- [THINGS TO DO]
• a. Reproduce verbatim everything in the WarpStream transcript from "Richie Artoul: Yeah." down to "the metadata store.".
• b. Write the next portion of the WarpStream transcript, beginning right after its last sentence.

- [EXTRACTED TEXT]
[START]
And so here's the end to end latency we estimate. Do you have a sense of like, how far off you were from where WarpStream is in production [00:20:00] today to where that estimate was and like, have there been step jumps and okay, like prototype one was 100x what we thought it would be. And then when we like slowly iterated, maybe switched metadata stores, switchedthe way that you copy data, that's something, significantly changed.

Richie Artoul: Yeah. So there's definitely like for sure, if you compare the early prototype to now, like the first prototype, if you had like a thousand partitions would just like immediately explode. Right. So there's definitely like stuff like that, that we've fixed. And especially around scalability of the metadata store, also making that cost effective so we can offer this really, truly multi tenant serverless scale to zero thing. You know, one thing we considered really early on was using FoundationDB as the metadata store.

And I think if we'd built WarpStream at like Datadog, that's what we would have done because it's there. We know how to operate it and you can just deploy a FoundationDB cluster and cause you're going to have, it's going to power this giant other workload. And so the costs that are minimal, but if you want to do like some [00:21:00] customers send half a megabyte per second and some said five gigabytes per second, and you want to give them something that looks kind of single tenant, isn't just a giant shared FTB cluster, you know, where you're going to have all these noisy neighbor problems.

We, that's why we built something custom is to deal with that. But going back to the early prototypes, we basically spent the first three months of the company doing nothing but basically trying to prove that the napkin math was right. We actually managed to do a little bit better on end to end latency than we thought we would be able to because we were a bit conservative in our estimates. But yeah, like the literally the first three months of the company's life was basically us just trying to prove it would work and de-risk things. The most of the stuff turned out to work. I think we ended up did realizing some problems were way harder than we thought they were.

The problem that ended up being way more complicated than we thought. And we didn't anticipate how complex it would be, was actually how we would do compaction. This would be like a whole [00:22:00] thing, so I won't get into now, but the way that we do compaction planning for WarpStream is really weird, and it's like basically a, I think, a relatively novel algorithm for compaction planning that makes sense because of the semantics of like Kafka. But it's not something, if you look at WarpStream, it kind of looks like a traditional LSM on S3, right?

Like you make small files and we compact them with the big files. But because of the kind of ordering semantics of Kafka, you have to be really precise about which files go together and when. So that was the part that we ended up spending way more time on than I thought. And we ended up having to scratch our initial implementation and redo it.
[END]
- [DATASET EXCERPT]
[START]
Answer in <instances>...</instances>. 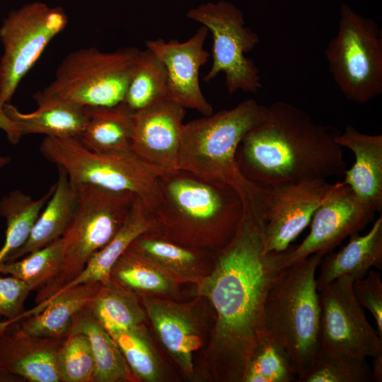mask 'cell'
[END]
- [OUTPUTS BY TASK]
• a.
Richie Artoul: Yeah. So there's definitely like for sure, if you compare the early prototype to now, like the first prototype, if you had like a thousand partitions would just like immediately explode. Right. So there's definitely like stuff like that, that we've fixed. And especially around scalability of the metadata store, also making that cost effective so we can offer this really, truly multi tenant serverless scale to zero thing. You know, one thing we considered really early on was using FoundationDB as the metadata store.

• b.
You know, I had one or two of those existential, like, is this going to work moments and stuff.

Kshitij Grover: So actually, one thing that's interesting about that is if you think about the contract of a system like Kafka, you could almost say that latency is part of the contract, and that's the part of the contract that you've relaxed a little bit, right?

In order to rebuild with the same protocol, but clearly [00:23:00] you're not trying to relax a bunch of other constraints. Has that ever been a thought of like, oh, you know, what if we didn't keep the, I don't know, partition order? Or what if we didn't keep this other property? Is it just that like that would violate how existing applications use Kafka and so it is just a non starter or is there something like that where you're like, you know, I don't know, Kafka has this specific item potency or exactly one semantic that we're just not going to support because we don't think most people need that just like in the way that most people probably don't need the end to end latency that they're getting.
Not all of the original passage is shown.